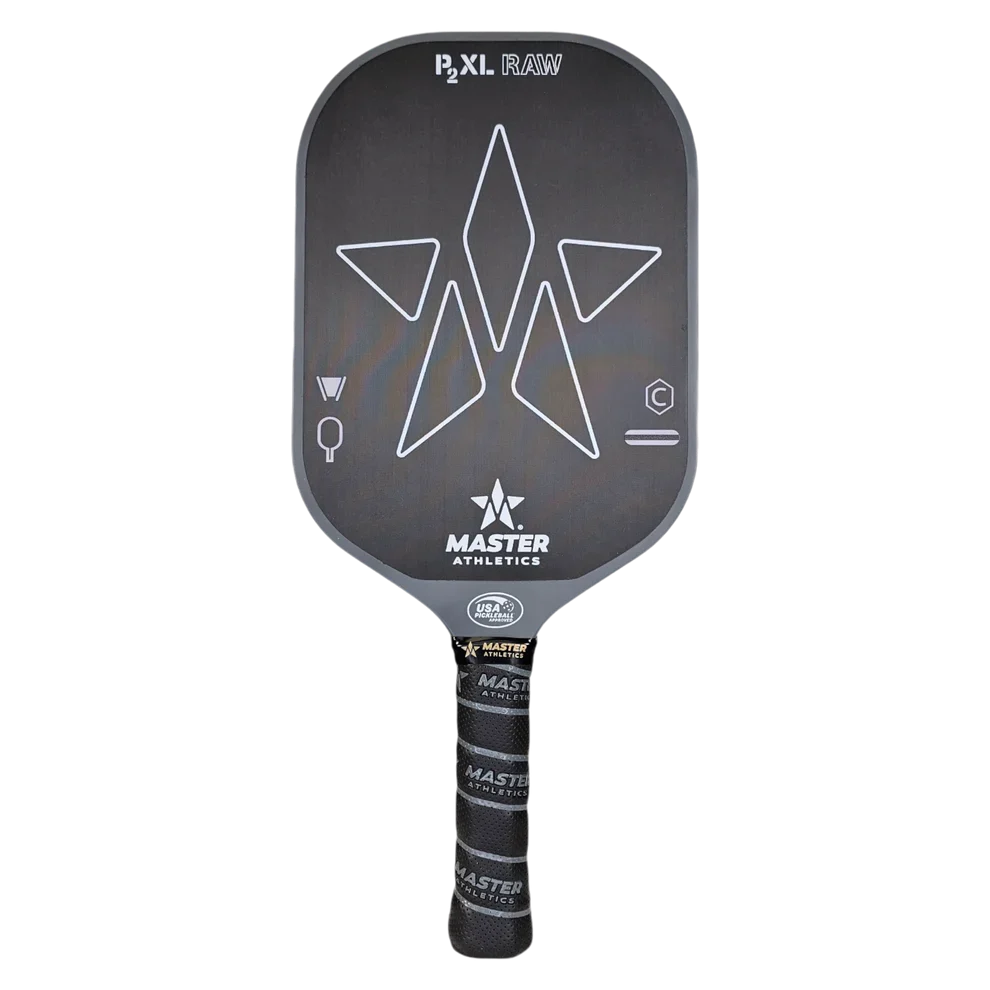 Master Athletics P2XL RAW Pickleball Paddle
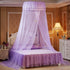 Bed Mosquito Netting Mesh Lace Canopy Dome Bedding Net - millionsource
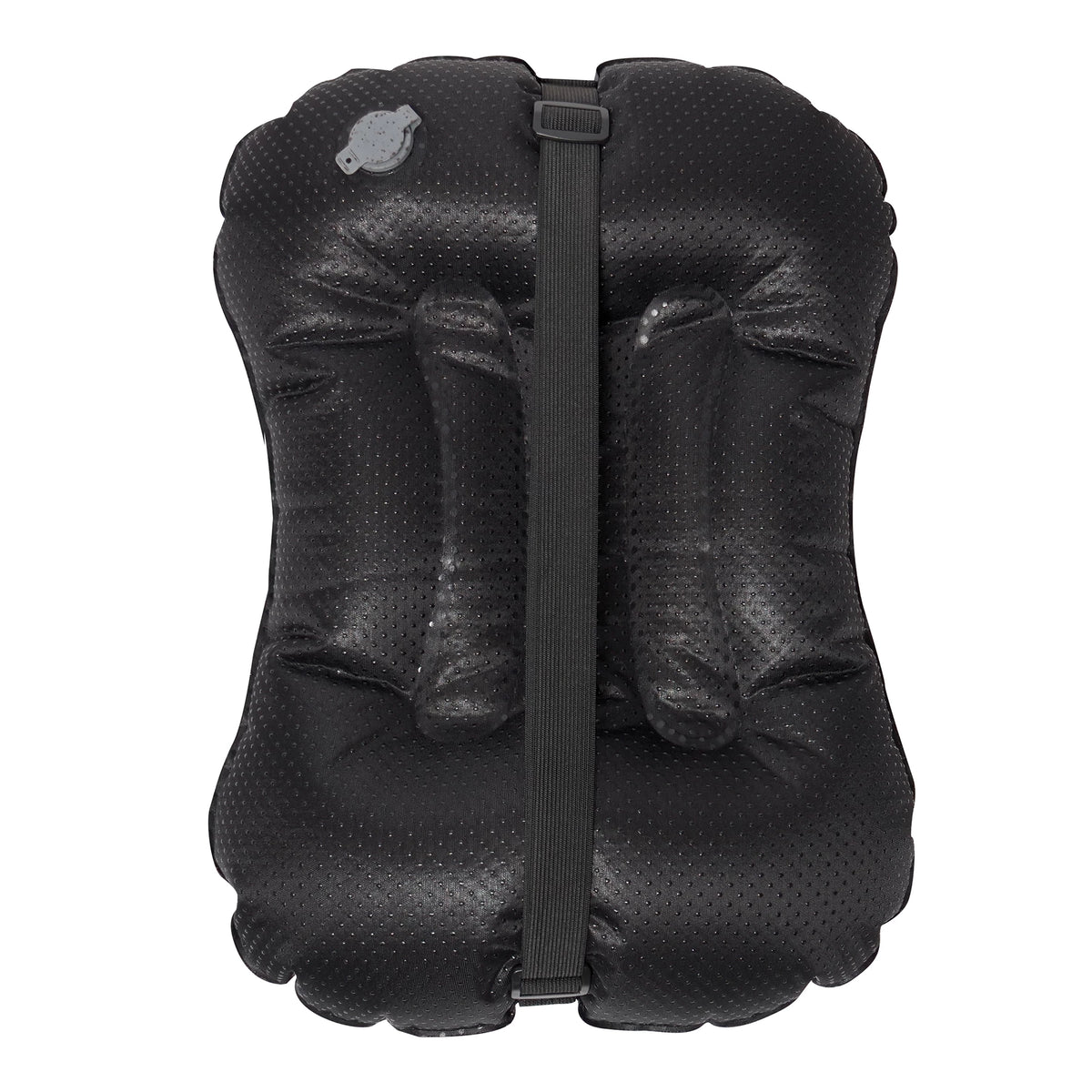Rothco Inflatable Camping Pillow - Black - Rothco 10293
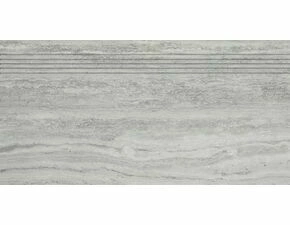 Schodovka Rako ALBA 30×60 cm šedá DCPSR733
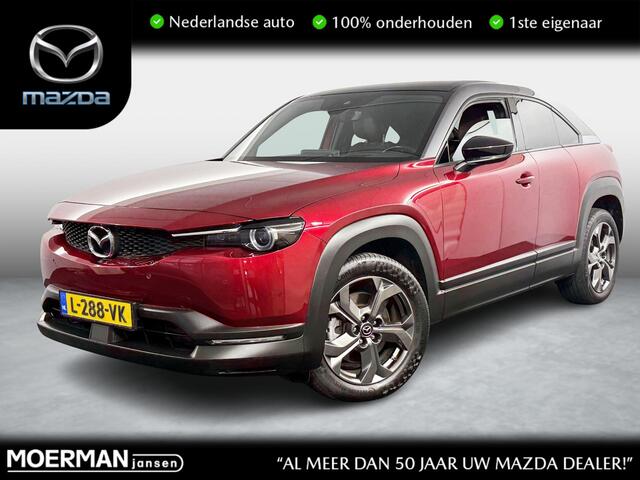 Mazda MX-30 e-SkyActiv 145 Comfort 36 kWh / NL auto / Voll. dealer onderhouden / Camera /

_ _ _ _ _ _ _

Problem to solve -
Reproduce every line of the listing above character for character, omitting the pictures.

Answer space -
 Master Athletics P2XL RAW Pickleball Paddle
 Bed Mosquito Netting Mesh Lace Canopy Dome Bedding Net - millionsource
Rothco Inflatable Camping Pillow - Black - Rothco 10293
 Schodovka Rako ALBA 30×60 cm šedá DCPSR733
 Mazda MX-30 e-SkyActiv 145 Comfort 36 kWh / NL auto / Voll. dealer onderhouden / Camera /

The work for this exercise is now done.